• **Aim of the exercise**
Copy every one of the records below word for word.
--
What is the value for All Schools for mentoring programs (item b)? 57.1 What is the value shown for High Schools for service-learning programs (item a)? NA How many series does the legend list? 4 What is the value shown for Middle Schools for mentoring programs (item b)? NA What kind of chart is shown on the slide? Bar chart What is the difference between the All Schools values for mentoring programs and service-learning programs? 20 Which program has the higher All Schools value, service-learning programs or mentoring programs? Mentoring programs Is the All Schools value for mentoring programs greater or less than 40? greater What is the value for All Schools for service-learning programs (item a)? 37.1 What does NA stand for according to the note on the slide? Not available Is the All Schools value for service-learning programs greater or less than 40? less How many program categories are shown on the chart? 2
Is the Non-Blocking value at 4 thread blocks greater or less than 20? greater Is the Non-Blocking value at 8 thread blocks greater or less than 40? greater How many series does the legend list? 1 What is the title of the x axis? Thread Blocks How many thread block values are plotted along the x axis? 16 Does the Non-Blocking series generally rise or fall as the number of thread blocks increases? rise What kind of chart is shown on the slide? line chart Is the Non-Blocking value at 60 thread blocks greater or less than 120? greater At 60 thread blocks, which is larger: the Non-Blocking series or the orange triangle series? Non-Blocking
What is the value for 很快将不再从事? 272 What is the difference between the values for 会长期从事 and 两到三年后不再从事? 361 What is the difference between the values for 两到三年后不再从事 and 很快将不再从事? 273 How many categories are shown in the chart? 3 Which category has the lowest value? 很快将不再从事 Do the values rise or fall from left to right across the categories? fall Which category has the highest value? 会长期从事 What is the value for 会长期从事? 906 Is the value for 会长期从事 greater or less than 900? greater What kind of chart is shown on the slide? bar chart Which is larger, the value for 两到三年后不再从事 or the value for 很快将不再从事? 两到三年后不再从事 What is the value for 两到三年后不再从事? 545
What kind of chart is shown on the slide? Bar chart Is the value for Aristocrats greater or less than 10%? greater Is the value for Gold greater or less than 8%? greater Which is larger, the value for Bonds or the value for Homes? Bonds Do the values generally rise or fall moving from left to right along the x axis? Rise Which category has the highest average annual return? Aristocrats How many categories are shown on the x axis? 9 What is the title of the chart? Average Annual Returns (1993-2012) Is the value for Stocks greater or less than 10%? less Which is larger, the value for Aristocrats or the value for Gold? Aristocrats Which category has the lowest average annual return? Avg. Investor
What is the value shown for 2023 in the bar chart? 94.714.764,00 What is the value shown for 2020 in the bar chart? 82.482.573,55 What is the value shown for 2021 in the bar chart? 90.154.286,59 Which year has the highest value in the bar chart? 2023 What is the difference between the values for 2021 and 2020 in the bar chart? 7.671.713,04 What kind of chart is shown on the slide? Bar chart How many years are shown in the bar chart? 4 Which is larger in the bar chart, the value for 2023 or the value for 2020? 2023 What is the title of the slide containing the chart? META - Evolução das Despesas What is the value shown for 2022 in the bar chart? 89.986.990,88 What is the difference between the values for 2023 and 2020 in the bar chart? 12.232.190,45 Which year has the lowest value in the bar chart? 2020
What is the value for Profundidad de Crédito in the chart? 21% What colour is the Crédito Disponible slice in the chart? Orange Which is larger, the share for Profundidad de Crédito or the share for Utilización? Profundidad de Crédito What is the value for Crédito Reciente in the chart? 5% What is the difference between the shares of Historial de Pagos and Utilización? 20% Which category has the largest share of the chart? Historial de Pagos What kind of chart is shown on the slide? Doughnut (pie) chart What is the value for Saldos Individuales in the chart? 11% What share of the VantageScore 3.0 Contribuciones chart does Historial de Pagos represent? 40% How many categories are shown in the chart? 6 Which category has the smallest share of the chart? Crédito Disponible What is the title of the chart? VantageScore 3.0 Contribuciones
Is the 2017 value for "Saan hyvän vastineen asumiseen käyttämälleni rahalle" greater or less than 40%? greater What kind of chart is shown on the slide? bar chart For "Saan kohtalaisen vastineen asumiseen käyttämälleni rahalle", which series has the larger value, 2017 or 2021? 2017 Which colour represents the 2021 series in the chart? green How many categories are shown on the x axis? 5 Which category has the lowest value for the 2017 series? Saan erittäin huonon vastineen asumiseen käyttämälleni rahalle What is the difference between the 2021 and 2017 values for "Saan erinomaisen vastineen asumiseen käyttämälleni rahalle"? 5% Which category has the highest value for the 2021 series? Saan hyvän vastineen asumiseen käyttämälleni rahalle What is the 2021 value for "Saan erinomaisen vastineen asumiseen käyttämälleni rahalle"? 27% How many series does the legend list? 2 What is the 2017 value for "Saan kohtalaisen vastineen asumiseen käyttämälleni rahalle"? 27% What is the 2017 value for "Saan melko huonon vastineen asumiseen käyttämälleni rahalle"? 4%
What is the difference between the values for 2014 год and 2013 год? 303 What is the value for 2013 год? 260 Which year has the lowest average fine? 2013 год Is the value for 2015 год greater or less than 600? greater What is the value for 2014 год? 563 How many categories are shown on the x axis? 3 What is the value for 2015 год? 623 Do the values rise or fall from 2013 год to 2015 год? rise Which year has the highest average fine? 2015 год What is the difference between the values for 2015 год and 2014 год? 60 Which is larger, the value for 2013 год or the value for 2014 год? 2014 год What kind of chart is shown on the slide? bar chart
--
• **Result**
What is the value for All Schools for mentoring programs (item b)? 57.1 What is the value shown for High Schools for service-learning programs (item a)? NA How many series does the legend list? 4 What is the value shown for Middle Schools for mentoring programs (item b)? NA What kind of chart is shown on the slide? Bar chart What is the difference between the All Schools values for mentoring programs and service-learning programs? 20 Which program has the higher All Schools value, service-learning programs or mentoring programs? Mentoring programs Is the All Schools value for mentoring programs greater or less than 40? greater What is the value for All Schools for service-learning programs (item a)? 37.1 What does NA stand for according to the note on the slide? Not available Is the All Schools value for service-learning programs greater or less than 40? less How many program categories are shown on the chart? 2
Is the Non-Blocking value at 4 thread blocks greater or less than 20? greater Is the Non-Blocking value at 8 thread blocks greater or less than 40? greater How many series does the legend list? 1 What is the title of the x axis? Thread Blocks How many thread block values are plotted along the x axis? 16 Does the Non-Blocking series generally rise or fall as the number of thread blocks increases? rise What kind of chart is shown on the slide? line chart Is the Non-Blocking value at 60 thread blocks greater or less than 120? greater At 60 thread blocks, which is larger: the Non-Blocking series or the orange triangle series? Non-Blocking
What is the value for 很快将不再从事? 272 What is the difference between the values for 会长期从事 and 两到三年后不再从事? 361 What is the difference between the values for 两到三年后不再从事 and 很快将不再从事? 273 How many categories are shown in the chart? 3 Which category has the lowest value? 很快将不再从事 Do the values rise or fall from left to right across the categories? fall Which category has the highest value? 会长期从事 What is the value for 会长期从事? 906 Is the value for 会长期从事 greater or less than 900? greater What kind of chart is shown on the slide? bar chart Which is larger, the value for 两到三年后不再从事 or the value for 很快将不再从事? 两到三年后不再从事 What is the value for 两到三年后不再从事? 545
What kind of chart is shown on the slide? Bar chart Is the value for Aristocrats greater or less than 10%? greater Is the value for Gold greater or less than 8%? greater Which is larger, the value for Bonds or the value for Homes? Bonds Do the values generally rise or fall moving from left to right along the x axis? Rise Which category has the highest average annual return? Aristocrats How many categories are shown on the x axis? 9 What is the title of the chart? Average Annual Returns (1993-2012) Is the value for Stocks greater or less than 10%? less Which is larger, the value for Aristocrats or the value for Gold? Aristocrats Which category has the lowest average annual return? Avg. Investor
What is the value shown for 2023 in the bar chart? 94.714.764,00 What is the value shown for 2020 in the bar chart? 82.482.573,55 What is the value shown for 2021 in the bar chart? 90.154.286,59 Which year has the highest value in the bar chart? 2023 What is the difference between the values for 2021 and 2020 in the bar chart? 7.671.713,04 What kind of chart is shown on the slide? Bar chart How many years are shown in the bar chart? 4 Which is larger in the bar chart, the value for 2023 or the value for 2020? 2023 What is the title of the slide containing the chart? META - Evolução das Despesas What is the value shown for 2022 in the bar chart? 89.986.990,88 What is the difference between the values for 2023 and 2020 in the bar chart? 12.232.190,45 Which year has the lowest value in the bar chart? 2020
What is the value for Profundidad de Crédito in the chart? 21% What colour is the Crédito Disponible slice in the chart? Orange Which is larger, the share for Profundidad de Crédito or the share for Utilización? Profundidad de Crédito What is the value for Crédito Reciente in the chart? 5% What is the difference between the shares of Historial de Pagos and Utilización? 20% Which category has the largest share of the chart? Historial de Pagos What kind of chart is shown on the slide? Doughnut (pie) chart What is the value for Saldos Individuales in the chart? 11% What share of the VantageScore 3.0 Contribuciones chart does Historial de Pagos represent? 40% How many categories are shown in the chart? 6 Which category has the smallest share of the chart? Crédito Disponible What is the title of the chart? VantageScore 3.0 Contribuciones
Is the 2017 value for "Saan hyvän vastineen asumiseen käyttämälleni rahalle" greater or less than 40%? greater What kind of chart is shown on the slide? bar chart For "Saan kohtalaisen vastineen asumiseen käyttämälleni rahalle", which series has the larger value, 2017 or 2021? 2017 Which colour represents the 2021 series in the chart? green How many categories are shown on the x axis? 5 Which category has the lowest value for the 2017 series? Saan erittäin huonon vastineen asumiseen käyttämälleni rahalle What is the difference between the 2021 and 2017 values for "Saan erinomaisen vastineen asumiseen käyttämälleni rahalle"? 5% Which category has the highest value for the 2021 series? Saan hyvän vastineen asumiseen käyttämälleni rahalle What is the 2021 value for "Saan erinomaisen vastineen asumiseen käyttämälleni rahalle"? 27% How many series does the legend list? 2 What is the 2017 value for "Saan kohtalaisen vastineen asumiseen käyttämälleni rahalle"? 27% What is the 2017 value for "Saan melko huonon vastineen asumiseen käyttämälleni rahalle"? 4%
What is the difference between the values for 2014 год and 2013 год? 303 What is the value for 2013 год? 260 Which year has the lowest average fine? 2013 год Is the value for 2015 год greater or less than 600? greater What is the value for 2014 год? 563 How many categories are shown on the x axis? 3 What is the value for 2015 год? 623 Do the values rise or fall from 2013 год to 2015 год? rise Which year has the highest average fine? 2015 год What is the difference between the values for 2015 год and 2014 год? 60 Which is larger, the value for 2013 год or the value for 2014 год? 2014 год What kind of chart is shown on the slide? bar chart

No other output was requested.